Excerpt to read Start Marker
From: Eric Rescorla <ekr@rtfm.com>
Date: Fri, 10 Jan 2014 10:14:39 -0800
Message-ID: <CABcZeBMW93dN11Cs-xSsH5EG8CnB1TY69TUU+DwJ92ntqNX1QA@mail.gmail.com>
To: Jan-Ivar Bruaroey <jib@mozilla.com>
Cc: Stefan Håkansson LK <stefan.lk.hakansson@ericsson.com>, Martin Thomson <martin.thomson@gmail.com>, "public-webrtc@w3.org" <public-webrtc@w3.org>
On Fri, Jan 10, 2014 at 10:03 AM, Jan-Ivar Bruaroey <jib@mozilla.com> wrote:
> On 1/10/14 12:09 PM, Eric Rescorla wrote:
>>
>> On Fri, Jan 10, 2014 at 9:04 AM, Jan-Ivar Bruaroey <jib@mozilla.com>
>> wrote:
>>>
>>> Good point about it being odd, tough I disagree it would be
>>> unrecoverable,
>>> as addStream would presumably push streams to a temporary list that
>>> createOffer discards (or prunes) if it fails.
Excerpt to read End Marker
*Exercise set*:
A – List every distinct email address that appears in the email message, each one once.
B – Write the next part of the email message about addStream and createOffer, picking up right after its last sentence.
You won't need the data after this note.
Data excerpts Start Marker
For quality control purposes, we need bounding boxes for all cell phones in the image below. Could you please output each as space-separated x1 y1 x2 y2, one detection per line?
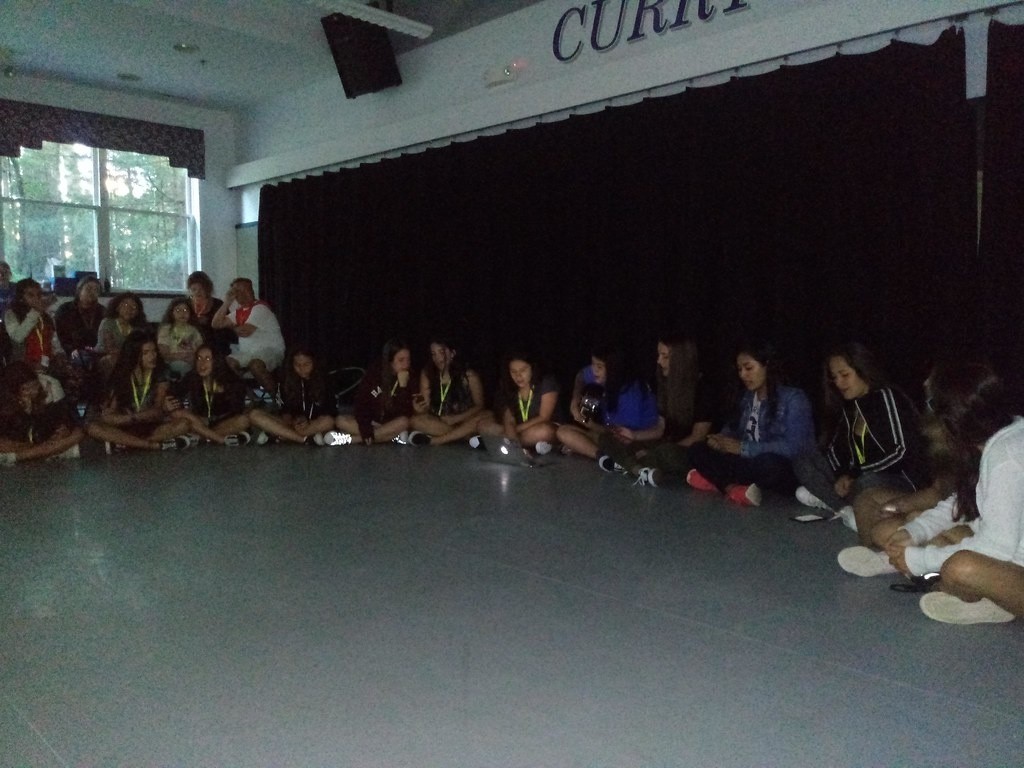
411 394 425 402
790 513 827 524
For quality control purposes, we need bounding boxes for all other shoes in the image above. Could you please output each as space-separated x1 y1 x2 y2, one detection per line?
833 507 859 532
837 545 902 577
599 455 628 474
795 486 832 510
57 443 80 459
890 573 1017 624
258 431 270 445
536 440 552 455
0 450 16 467
314 432 325 446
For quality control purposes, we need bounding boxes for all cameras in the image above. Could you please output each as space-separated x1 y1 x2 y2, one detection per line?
578 382 606 401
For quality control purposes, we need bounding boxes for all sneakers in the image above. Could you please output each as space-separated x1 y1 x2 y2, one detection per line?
224 432 250 448
186 433 205 448
105 441 125 454
687 469 718 491
409 430 430 447
162 436 190 451
391 430 408 444
324 430 352 446
636 467 675 490
728 482 762 507
470 436 485 449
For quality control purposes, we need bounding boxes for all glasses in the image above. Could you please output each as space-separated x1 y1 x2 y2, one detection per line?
121 303 138 310
197 355 214 362
174 307 190 313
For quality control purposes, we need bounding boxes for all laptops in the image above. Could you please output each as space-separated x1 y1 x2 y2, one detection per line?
479 432 559 468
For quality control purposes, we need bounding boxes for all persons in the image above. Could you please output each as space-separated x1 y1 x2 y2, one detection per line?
0 262 286 467
248 333 1024 626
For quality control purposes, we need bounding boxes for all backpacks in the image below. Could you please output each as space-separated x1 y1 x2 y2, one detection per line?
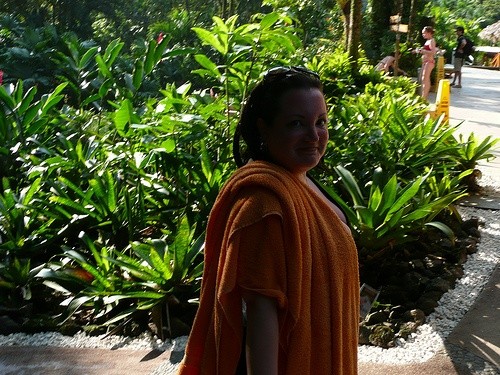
458 36 475 56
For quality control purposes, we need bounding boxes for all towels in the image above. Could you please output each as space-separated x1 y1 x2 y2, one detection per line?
175 161 360 375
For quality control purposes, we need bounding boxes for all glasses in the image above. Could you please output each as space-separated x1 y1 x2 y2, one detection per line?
247 65 319 112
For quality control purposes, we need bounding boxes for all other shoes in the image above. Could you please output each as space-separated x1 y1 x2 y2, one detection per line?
449 83 455 86
453 85 461 88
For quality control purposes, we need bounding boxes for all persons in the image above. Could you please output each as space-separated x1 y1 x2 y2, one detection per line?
370 51 410 78
449 27 467 88
410 27 438 102
179 66 358 375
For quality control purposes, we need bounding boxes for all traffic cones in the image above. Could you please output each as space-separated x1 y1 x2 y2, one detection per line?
434 56 445 94
433 79 450 126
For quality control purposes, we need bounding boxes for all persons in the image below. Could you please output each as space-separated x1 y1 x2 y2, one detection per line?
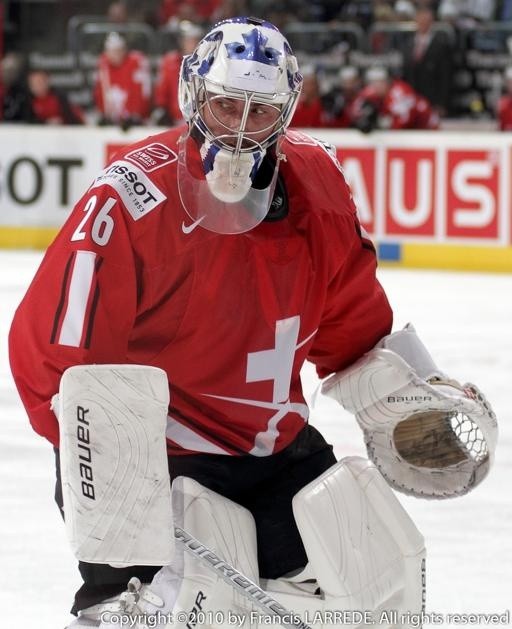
7 16 499 629
0 0 512 131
Data excerpts End Marker
*Answers for the tasks*:
A –
ekr@rtfm.com
jib@mozilla.com
stefan.lk.hakansson@ericsson.com
martin.thomson@gmail.com
public-webrtc@w3.org

B –
>>
>> And how am I to discover what went wrong? What a baffling API semantic.
>
>
> The createOffer error callback. It's an add/remove cart and checkout
> pattern.
>
> I'm just describing my understanding of the current API: We have add/remove
> methods that cannot fail and a createOffer method (aka "do it") that can.

Well, my point (and Martins and Adam's like a month ago) is that this
is busted.


>
>>> Should addStream(a), addStream(b), removeStream(a), createOffer() work?
>>> That
>>> would not be possible unless the validation was deferred (along with the
>>> rest of the actions) to createOffer.
>>
>> Huh? The right thing here is simply to have AddStream() fail, which
>> doesn't
>> leave you in this state at all.
>
>
> Well, if it worked that way, then in your hardware-encoders-are-limited
> example, a client would have to be careful to remove any old stream from a
> stable stream FIRST before adding a new one, and not in any other order.

This seems like exactly the pattern that practically every other resource
allocation API I have ever seen uses.